Wer ist für die internen Spannungen bei den Republikanern und damit für das drohende Abgleiten in die politische Bedeutungslosigkeit dieser Partei verantwortlich? Jene Funktionäre, "die sich nicht von ihrer früheren NPD-Ideologie gelöst" hätten; diese einseitige Schuldzuweisung stammt nicht etwa vom derzeitigen Parteichef Rolf Schlierer, sondern von seinem langjährig amtierenden Vorgänger Franz Schönhuber. Im Mai 1990 fällte der streitbare Politiker in der linken taz sein Verdikt über die innerparteilichen Widersacher, die damals im Begriff waren, ihn zu entmachten. Kurze Zeit später, auf dem Bundesparteitag in Ruhstorf, faßten die Republikaner (REP) parallel zur Wiederwahl Schönhubers jenen Abgrenzungsbeschluß gegen die Nationaldemokraten, der seitdem immer wieder für neuen Zündstoff sorgt.

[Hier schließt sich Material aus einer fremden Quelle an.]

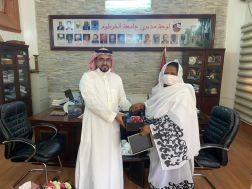 المستشار الإعلامي السعودي يلتقي بمدير جامعة الخرطوم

Ex-Republikaner Schönhuber hat seine Vorbehalte gegen die NPD nun offenbar beiseite gelegt: Auf einer Veranstaltung des Politischen Arbeitskreises Oberland im vergangenen November stellte der 81jährige im Beisein des sächsischen NPD-Fraktionsvorsitzenden Holger Apfel fest, daß allein die Nationaldemokraten "inzwischen der Kristallisationskern der deutschen Rechten geworden" seien. Zwar trat er nicht in die Partei ein, ließ sich jedoch im Januar öffentlichkeitswirksam als "medien- und europapolitischer Berater" verpflichten.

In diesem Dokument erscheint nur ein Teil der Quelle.